▸ WORK TO COMPLETE:
A. Using the post on land art, answer yes or no to each statement and quote the words that settle it: (i) land art began in the 1960's; (ii) Spiral Jetty is a work by Andy Goldsworthy; (iii) the writer found mud with the right consistency for the baby.
B. Carry the post on land art forward from its last sentence.

▸ PAGE EXTRACT:
Saturday, January 26, 2008

land art

Land art is a movement that began in the 1960's, when artists sought to place sculpture outside of the commercial gallery, and instead created works using the landscape itself. Such works utilized materials present in the environment, and were subject to the environment; blown by the wind or eroded by water. Here you see Spiral Jetty, a very famous piece of land art by Robert Smithson.

Andy Goldsworthy is my personal favorite of all the land artists I've looked into. What appeals to me, I think, is how his artwork is much like something I myself would have made as a little girl. All that free time wandering around in the desert wilderness, inspecting rocks and plants and making things out of them - I wish I'd known then that I could have called it art! I suggest that you borrow the book Hand to Earth: Andy Goldsworthy Sculpture 1976-1990 from the library, and view the documentary film Rivers and Tides to see how he works.

(Goldsworthy uses autumn leaves around a hole, pieces of ice slowly frozen together with water, rocks and branches, and dandelions woven together with grass stems)

My own attempt at making land art was entertaining. I wanted to try several types of sculpture, all of them using a single theme. In an attempt to subvert my overly enthusiastic maternal drive, I decided the theme would be infant related.

Initially, I wanted to
sculpt an earthen baby, perhaps from mud. I drew pictures of what I wanted it to look like. I scouted out locations, and finally found the perfect hollow tree, into which I built an elevated platform from stones. I covered the platform with moss to soften it and give it color. When I went to find mud from which to sculpt the baby, however, none of it had the right consistency. Rocks and sand for hundreds of miles.

[A run of records]
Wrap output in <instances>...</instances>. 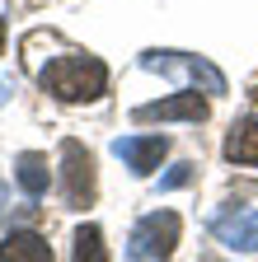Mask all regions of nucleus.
<instances>
[{
	"label": "nucleus",
	"instance_id": "obj_14",
	"mask_svg": "<svg viewBox=\"0 0 258 262\" xmlns=\"http://www.w3.org/2000/svg\"><path fill=\"white\" fill-rule=\"evenodd\" d=\"M0 47H5V19H0Z\"/></svg>",
	"mask_w": 258,
	"mask_h": 262
},
{
	"label": "nucleus",
	"instance_id": "obj_9",
	"mask_svg": "<svg viewBox=\"0 0 258 262\" xmlns=\"http://www.w3.org/2000/svg\"><path fill=\"white\" fill-rule=\"evenodd\" d=\"M225 159L230 164H258V117L240 122L230 136H225Z\"/></svg>",
	"mask_w": 258,
	"mask_h": 262
},
{
	"label": "nucleus",
	"instance_id": "obj_13",
	"mask_svg": "<svg viewBox=\"0 0 258 262\" xmlns=\"http://www.w3.org/2000/svg\"><path fill=\"white\" fill-rule=\"evenodd\" d=\"M5 98H10V80H0V103H5Z\"/></svg>",
	"mask_w": 258,
	"mask_h": 262
},
{
	"label": "nucleus",
	"instance_id": "obj_5",
	"mask_svg": "<svg viewBox=\"0 0 258 262\" xmlns=\"http://www.w3.org/2000/svg\"><path fill=\"white\" fill-rule=\"evenodd\" d=\"M216 244H225L230 253H258V211L253 206H235L211 220Z\"/></svg>",
	"mask_w": 258,
	"mask_h": 262
},
{
	"label": "nucleus",
	"instance_id": "obj_8",
	"mask_svg": "<svg viewBox=\"0 0 258 262\" xmlns=\"http://www.w3.org/2000/svg\"><path fill=\"white\" fill-rule=\"evenodd\" d=\"M0 262H52V244L33 229H14L0 239Z\"/></svg>",
	"mask_w": 258,
	"mask_h": 262
},
{
	"label": "nucleus",
	"instance_id": "obj_11",
	"mask_svg": "<svg viewBox=\"0 0 258 262\" xmlns=\"http://www.w3.org/2000/svg\"><path fill=\"white\" fill-rule=\"evenodd\" d=\"M75 262H108V248H104L99 225H80L75 229Z\"/></svg>",
	"mask_w": 258,
	"mask_h": 262
},
{
	"label": "nucleus",
	"instance_id": "obj_6",
	"mask_svg": "<svg viewBox=\"0 0 258 262\" xmlns=\"http://www.w3.org/2000/svg\"><path fill=\"white\" fill-rule=\"evenodd\" d=\"M211 108L202 94H169L160 103H141L136 108V122H202Z\"/></svg>",
	"mask_w": 258,
	"mask_h": 262
},
{
	"label": "nucleus",
	"instance_id": "obj_2",
	"mask_svg": "<svg viewBox=\"0 0 258 262\" xmlns=\"http://www.w3.org/2000/svg\"><path fill=\"white\" fill-rule=\"evenodd\" d=\"M178 229L183 220L174 211H150L136 220L132 239H127V262H169L174 244H178Z\"/></svg>",
	"mask_w": 258,
	"mask_h": 262
},
{
	"label": "nucleus",
	"instance_id": "obj_4",
	"mask_svg": "<svg viewBox=\"0 0 258 262\" xmlns=\"http://www.w3.org/2000/svg\"><path fill=\"white\" fill-rule=\"evenodd\" d=\"M61 196L66 206L85 211L99 196V173H94V155L80 141H61Z\"/></svg>",
	"mask_w": 258,
	"mask_h": 262
},
{
	"label": "nucleus",
	"instance_id": "obj_15",
	"mask_svg": "<svg viewBox=\"0 0 258 262\" xmlns=\"http://www.w3.org/2000/svg\"><path fill=\"white\" fill-rule=\"evenodd\" d=\"M0 202H5V183H0Z\"/></svg>",
	"mask_w": 258,
	"mask_h": 262
},
{
	"label": "nucleus",
	"instance_id": "obj_7",
	"mask_svg": "<svg viewBox=\"0 0 258 262\" xmlns=\"http://www.w3.org/2000/svg\"><path fill=\"white\" fill-rule=\"evenodd\" d=\"M165 150H169V141H165V136H117V141H113V155H117L132 173H141V178L160 169Z\"/></svg>",
	"mask_w": 258,
	"mask_h": 262
},
{
	"label": "nucleus",
	"instance_id": "obj_10",
	"mask_svg": "<svg viewBox=\"0 0 258 262\" xmlns=\"http://www.w3.org/2000/svg\"><path fill=\"white\" fill-rule=\"evenodd\" d=\"M14 178H19V187H24L28 196H43V192H47V183H52V173H47V159H43V155H19V164H14Z\"/></svg>",
	"mask_w": 258,
	"mask_h": 262
},
{
	"label": "nucleus",
	"instance_id": "obj_12",
	"mask_svg": "<svg viewBox=\"0 0 258 262\" xmlns=\"http://www.w3.org/2000/svg\"><path fill=\"white\" fill-rule=\"evenodd\" d=\"M188 178H192V164H174V169L160 178V192H174V187H188Z\"/></svg>",
	"mask_w": 258,
	"mask_h": 262
},
{
	"label": "nucleus",
	"instance_id": "obj_1",
	"mask_svg": "<svg viewBox=\"0 0 258 262\" xmlns=\"http://www.w3.org/2000/svg\"><path fill=\"white\" fill-rule=\"evenodd\" d=\"M43 89L61 103H89L108 89V66L89 52H66L43 66Z\"/></svg>",
	"mask_w": 258,
	"mask_h": 262
},
{
	"label": "nucleus",
	"instance_id": "obj_3",
	"mask_svg": "<svg viewBox=\"0 0 258 262\" xmlns=\"http://www.w3.org/2000/svg\"><path fill=\"white\" fill-rule=\"evenodd\" d=\"M146 71L155 75H169L178 84H192V89H202V94H225V75L216 71V66L207 56H183V52H146L141 56Z\"/></svg>",
	"mask_w": 258,
	"mask_h": 262
}]
</instances>
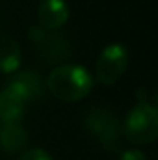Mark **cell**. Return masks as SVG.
Segmentation results:
<instances>
[{"mask_svg":"<svg viewBox=\"0 0 158 160\" xmlns=\"http://www.w3.org/2000/svg\"><path fill=\"white\" fill-rule=\"evenodd\" d=\"M45 88L63 102H77L91 93L93 77L80 65L63 63L50 71L45 80Z\"/></svg>","mask_w":158,"mask_h":160,"instance_id":"obj_1","label":"cell"},{"mask_svg":"<svg viewBox=\"0 0 158 160\" xmlns=\"http://www.w3.org/2000/svg\"><path fill=\"white\" fill-rule=\"evenodd\" d=\"M86 130L106 149L112 153L121 151L123 143V123L106 106H93L84 114Z\"/></svg>","mask_w":158,"mask_h":160,"instance_id":"obj_2","label":"cell"},{"mask_svg":"<svg viewBox=\"0 0 158 160\" xmlns=\"http://www.w3.org/2000/svg\"><path fill=\"white\" fill-rule=\"evenodd\" d=\"M123 136L134 147L149 145L158 136V110L153 102H138L123 123Z\"/></svg>","mask_w":158,"mask_h":160,"instance_id":"obj_3","label":"cell"},{"mask_svg":"<svg viewBox=\"0 0 158 160\" xmlns=\"http://www.w3.org/2000/svg\"><path fill=\"white\" fill-rule=\"evenodd\" d=\"M28 39L32 43V47L36 48V54L47 63L63 65L73 54L71 41L62 32H47L39 26H30Z\"/></svg>","mask_w":158,"mask_h":160,"instance_id":"obj_4","label":"cell"},{"mask_svg":"<svg viewBox=\"0 0 158 160\" xmlns=\"http://www.w3.org/2000/svg\"><path fill=\"white\" fill-rule=\"evenodd\" d=\"M128 67V48L123 43H110L97 60V80L104 86L116 84Z\"/></svg>","mask_w":158,"mask_h":160,"instance_id":"obj_5","label":"cell"},{"mask_svg":"<svg viewBox=\"0 0 158 160\" xmlns=\"http://www.w3.org/2000/svg\"><path fill=\"white\" fill-rule=\"evenodd\" d=\"M4 89H7L11 95H15L19 101H22L26 104V102L41 99L45 95L47 88H45V80L41 78L37 73H34V71H21L6 84Z\"/></svg>","mask_w":158,"mask_h":160,"instance_id":"obj_6","label":"cell"},{"mask_svg":"<svg viewBox=\"0 0 158 160\" xmlns=\"http://www.w3.org/2000/svg\"><path fill=\"white\" fill-rule=\"evenodd\" d=\"M69 21L67 0H43L37 8V26L47 32H58Z\"/></svg>","mask_w":158,"mask_h":160,"instance_id":"obj_7","label":"cell"},{"mask_svg":"<svg viewBox=\"0 0 158 160\" xmlns=\"http://www.w3.org/2000/svg\"><path fill=\"white\" fill-rule=\"evenodd\" d=\"M30 140L28 130L21 123H0V149L7 155H19L24 151Z\"/></svg>","mask_w":158,"mask_h":160,"instance_id":"obj_8","label":"cell"},{"mask_svg":"<svg viewBox=\"0 0 158 160\" xmlns=\"http://www.w3.org/2000/svg\"><path fill=\"white\" fill-rule=\"evenodd\" d=\"M21 62H22L21 45L13 38L0 34V71L6 75L15 73L19 69Z\"/></svg>","mask_w":158,"mask_h":160,"instance_id":"obj_9","label":"cell"},{"mask_svg":"<svg viewBox=\"0 0 158 160\" xmlns=\"http://www.w3.org/2000/svg\"><path fill=\"white\" fill-rule=\"evenodd\" d=\"M24 116V102L7 89L0 91V123H21Z\"/></svg>","mask_w":158,"mask_h":160,"instance_id":"obj_10","label":"cell"},{"mask_svg":"<svg viewBox=\"0 0 158 160\" xmlns=\"http://www.w3.org/2000/svg\"><path fill=\"white\" fill-rule=\"evenodd\" d=\"M17 160H52V157H50V153H48V151L36 147V149L22 151V153H21V157H19Z\"/></svg>","mask_w":158,"mask_h":160,"instance_id":"obj_11","label":"cell"},{"mask_svg":"<svg viewBox=\"0 0 158 160\" xmlns=\"http://www.w3.org/2000/svg\"><path fill=\"white\" fill-rule=\"evenodd\" d=\"M119 160H147V157L141 151H138V149H128V151H125L121 155Z\"/></svg>","mask_w":158,"mask_h":160,"instance_id":"obj_12","label":"cell"}]
</instances>
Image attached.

▸ EXERCISE ANSWERS:
A.
(i) Yes: "Land art is a movement that began in the 1960's"
(ii) No: "Spiral Jetty, a very famous piece of land art by Robert Smithson"
(iii) No: "none of it had the right consistency"

B.
conferring with my teacher, I decided to try suet (like Joseph Beuys). We pictured wild birds as they symbolically ate the baby, returning it to the earth. Perhaps I could make a mold of a baby and cast it in suet. That seemed artsy, right? In actuality, no one sold the quantity of suet that I needed, save for the butcher. Suet from the butcher is not like the suet you feed birds. It is big hunks of hard pig fat, which, I discovered, take years to render into grease, which then has to be cooled into lard. I gave up. I had no intention of suffering that smell for the sake of art.

In the end, I made a clay baby.
Clay is still earth, I figured, even if it didn't come from that exact location. Having become attached to the idea of how the fat baby would look, I wanted to cover the clay in a similar substance. I used beeswax, which smelled much better than the fat, and looked much the same. I had fun melting the wax in a double burner on my stove and pouring it all over the clay baby.

I took the baby to the woods, and with great internal
fanfare, placed it onto the platform, scattering birdseed all around it. It looked peaceful and protected sleeping there.

A few weeks later I went back, and someone had put up a sign that said "Rock Garden," and there were balanced stacks of stones all around the area. I felt very glad that someone had come across the baby and been inspired to add to it's surroundings.

Since then the snow has slowly been melting the baby. First all the wax cracked, and now the head has nearly entirely disappeared. I look forward to seeing if there is any of it left by spring.


  1. I love Goldsworthy's work! He inspired alot of my work my senior year,but I took the forest and put it on the human body in the form of botanically inspired jewelry. I still would like to do some site specific temporary jewelry out of natural materials that would decay and make some statement about mining and consumerisum. Maybe someday I will pull that idea together.
    Love the new blog!

  2. "When the babies born
    Oh, let's turn it to the snow
    So that ice will surely grow
    Over weak and brittle bones
    Oh, let's leave it to the wolves
    Oh, their teeth turn it to food
    Oh, its flesh keeps them alive
    Oh, its death helps life survive
    Oh, the world can be kind in its own way."

    Jocasta by Noah and the Whale.

    Good Job!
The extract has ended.